(Spatial questions based on pictures)
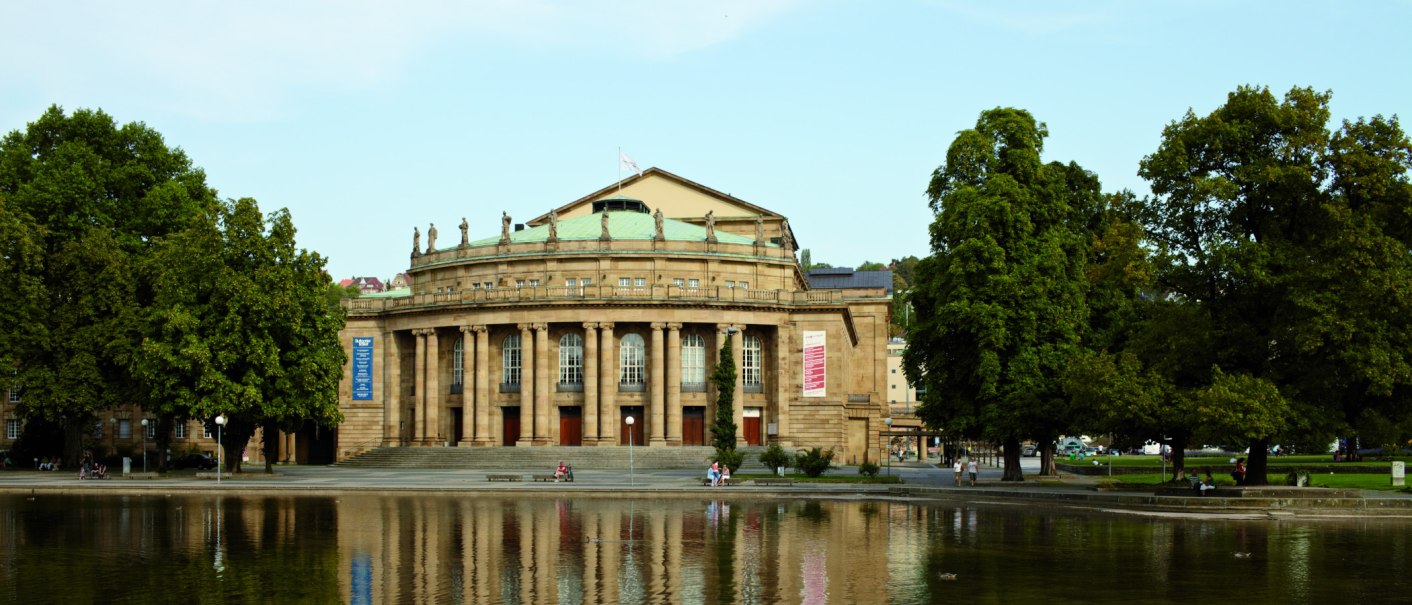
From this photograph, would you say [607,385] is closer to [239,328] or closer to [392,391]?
[392,391]

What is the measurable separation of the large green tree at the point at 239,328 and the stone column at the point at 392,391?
22.9 metres

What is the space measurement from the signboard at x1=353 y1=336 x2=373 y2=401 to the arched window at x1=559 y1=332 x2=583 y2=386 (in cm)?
1543

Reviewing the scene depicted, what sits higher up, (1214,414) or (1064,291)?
(1064,291)

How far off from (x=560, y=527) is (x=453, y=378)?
192ft

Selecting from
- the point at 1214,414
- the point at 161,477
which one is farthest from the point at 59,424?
the point at 1214,414

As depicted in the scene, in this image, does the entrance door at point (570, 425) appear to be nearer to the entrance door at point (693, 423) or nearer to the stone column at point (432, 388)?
the entrance door at point (693, 423)

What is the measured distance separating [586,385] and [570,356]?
3.27 meters

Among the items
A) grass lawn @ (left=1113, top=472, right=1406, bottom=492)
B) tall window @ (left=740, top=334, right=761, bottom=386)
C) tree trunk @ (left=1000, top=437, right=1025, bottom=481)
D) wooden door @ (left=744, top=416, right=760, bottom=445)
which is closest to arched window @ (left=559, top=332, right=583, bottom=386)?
tall window @ (left=740, top=334, right=761, bottom=386)

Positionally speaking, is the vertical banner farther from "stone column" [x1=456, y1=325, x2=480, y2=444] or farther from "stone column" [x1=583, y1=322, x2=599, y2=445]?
"stone column" [x1=456, y1=325, x2=480, y2=444]

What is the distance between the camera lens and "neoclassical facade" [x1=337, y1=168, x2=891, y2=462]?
89.2 meters

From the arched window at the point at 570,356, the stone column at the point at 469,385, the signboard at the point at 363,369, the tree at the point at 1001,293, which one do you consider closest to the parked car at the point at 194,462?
the signboard at the point at 363,369

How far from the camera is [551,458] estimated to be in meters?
83.6

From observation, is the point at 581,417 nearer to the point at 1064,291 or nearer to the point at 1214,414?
the point at 1064,291

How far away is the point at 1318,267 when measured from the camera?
47.1m
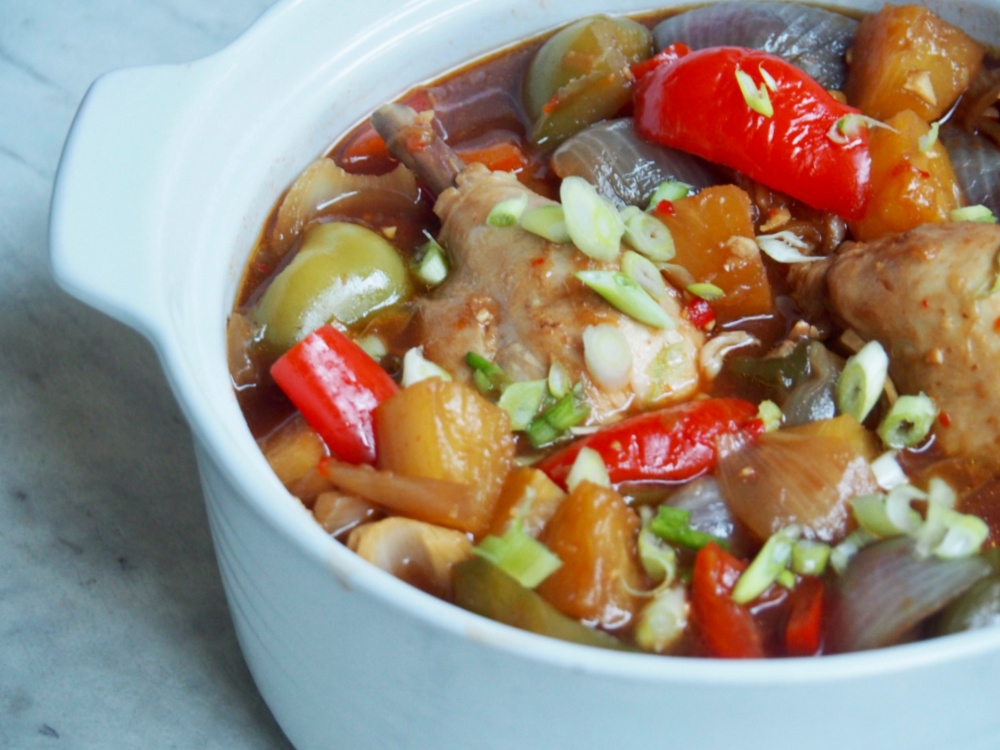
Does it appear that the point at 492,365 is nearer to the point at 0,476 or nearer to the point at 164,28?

_Short problem_
Copy the stretch of lines from the one containing "What is the measured" through the last of the lines, keeping every character unchanged and leaving out the pictures.

_Written solution_
What is the measured distance separating [586,385] and [570,356]?
3.27 meters

Among the items
A) grass lawn @ (left=1113, top=472, right=1406, bottom=492)
B) tall window @ (left=740, top=334, right=761, bottom=386)
C) tree trunk @ (left=1000, top=437, right=1025, bottom=481)
D) wooden door @ (left=744, top=416, right=760, bottom=445)
which is closest to arched window @ (left=559, top=332, right=583, bottom=386)?
tall window @ (left=740, top=334, right=761, bottom=386)

Positionally speaking, is the vertical banner farther from "stone column" [x1=456, y1=325, x2=480, y2=444] or farther from "stone column" [x1=583, y1=322, x2=599, y2=445]?
"stone column" [x1=456, y1=325, x2=480, y2=444]

What is the distance between the camera lens and "neoclassical facade" [x1=337, y1=168, x2=891, y2=462]?
89.2 meters

From the arched window at the point at 570,356, the stone column at the point at 469,385, the signboard at the point at 363,369, the tree at the point at 1001,293, which one do you consider closest to the parked car at the point at 194,462?
the signboard at the point at 363,369

How far from the camera is [551,458] estimated to be in meters?
83.6

From observation, is the point at 581,417 nearer to the point at 1064,291 or nearer to the point at 1214,414?
the point at 1064,291

How far away is the point at 1318,267 when measured from the camera?
47.1m
Does it appear that the point at 492,365 is nearer to the point at 0,476 or nearer to the point at 164,28?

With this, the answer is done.